御存じのように、事業家は去年の事業に比べて今年の事業はどうだったろうか、ということを確めるために、毎年帳簿の決算をして、財産目録を作ることになっています。これによって事業家は事業を改善する標準を考えます。これと同じように、すべて人は天主に関係した損益を時々決算して、救霊の事業において、自分は前進しただろうか、それとも退歩しただろうか、ということを確めなければなりません。
或る町に、「黙想の家」というのがありまして、週末の反省、祈祷、心の決算をし、更に大きなカを以てそれぞれの聖化を進めて行くことができる霊魂上の励ましを受けるために、男も女もそこへ行きます。
青年 
聖職者の方々や立派な修道女、それから教皇でさえも毎年の黙想をお守りになるのでしたら、俗世間の人達とまじって毎月を送っている人には、こういう黙想はなお更必要ですね。
神父 
すべての人が家庭を離れて黙想の場所に行くことはできませんので、普通、司祭は特別の教育を受けた宣教師を招いて、一週聞かそれ以上その小教区で、引き続いて朝晩のお勤めを指導してもらうことになっています。この期間中は、教区の信者は全部、主な御説教やお勤めにあずかることができるように、仕事の整理をして、極めて熱心に悔悛と聖体の秘蹟にあずかり、今後はこのお恵みによって自分の強力な欠点に打ち勝とうという決心をするようにします。
青年 
教会は色々の身分の人達の信仰と信心を強める用意があるのですね。「ノヴェナ」という信心業もあるようですが、あれはどういうことですか?
神父 
あなたも御存じと思いますが、救世主が天に御帰りになられるすぐ前に、使徒と弟子達に向って、或る場所に集って九日間聖霊に祈っておれといわれました。主は彼等に聖霊を遣わすという約束をなさったのですが、十日目にこれを果されました。この使徒達の例にならって、カトリック信者は九日間の祈りと信心を守るのです。これを「ノヴェナ」といっています。「ノヴェナ」という言葉はラテン語の「ノヴェム」(即ち、九)という言葉から出ていまして、「九日間の祈祷」という意味を持っています。
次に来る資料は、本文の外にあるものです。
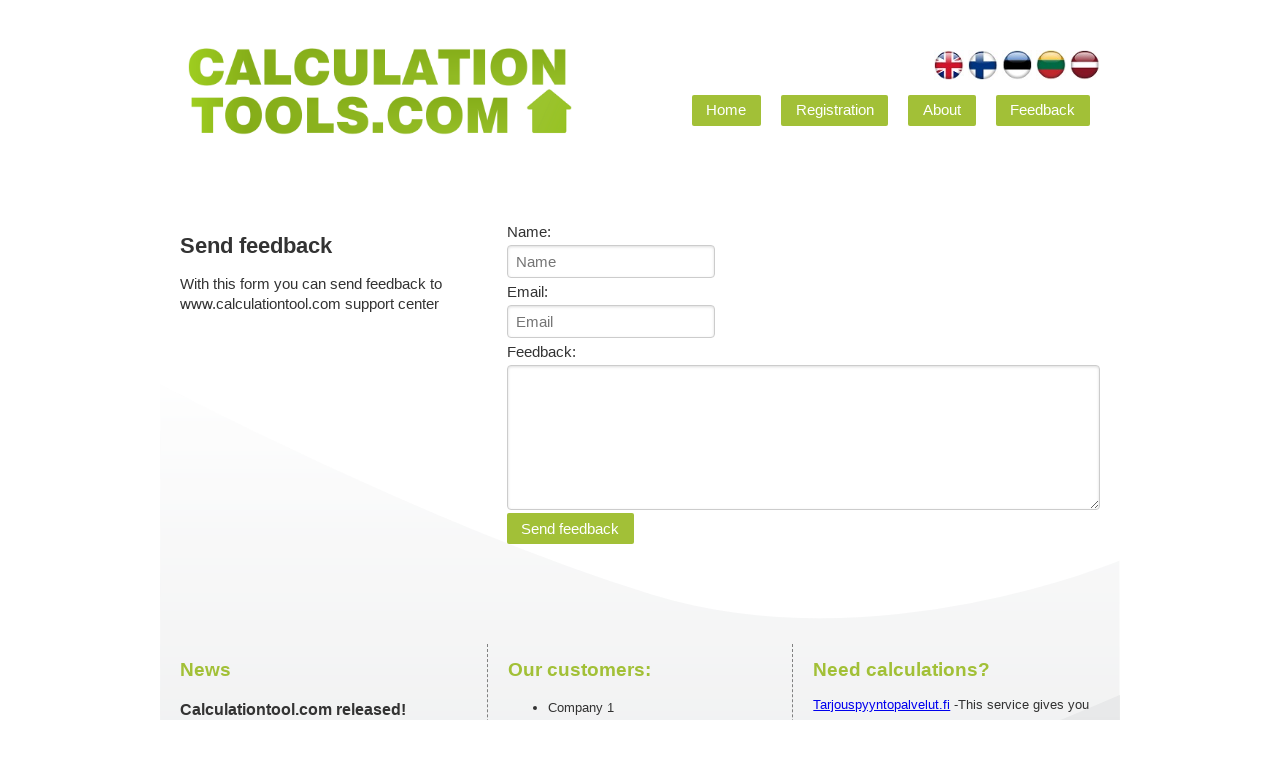

--- FILE ---
content_type: text/html; charset=UTF-8
request_url: http://dof-laskentapalvelut.fi/index.php?lang=4&p=feedback
body_size: 1470
content:
<!DOCTYPE html>

<html>
	<head>
		<meta charset="utf-8">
「聖霊に対するノヴェナ」は使徒にならってするのですが、これは一年の主なノヴェナになっています。これはキリスト御昇天の祝日の次の日から聖霊降臨の祝日まで、全世界のすべての教会で行われます。
その他、聖主、聖母の大きい祝日とか、聖人の特別の記念日を迎えるに当り、よくノヴェナが行われますが、具体的に何の祝いのために行うかは各教区、各教会の意向によることですから、一概に申せません。
この前に一度あなたにくわしくお話したので、今更くりかえして申しあげる必要はないのですが、私達が聖人にお願いするのは、何か祈りを聞き入れて下さいということではありません。聖人は「祈りを聞き入れる」という権能は全然ないのですからね。全能の天主は聖人の功績をお考えになって私達の願いを聞き入れ給うであろう、という希望の下に、聖人に、私達といっしょに天主に祈って下さいとお願いするのです。このことは個人的な友人を通じて公けの地位の高い人のところへ近づくのと非常によく似ています。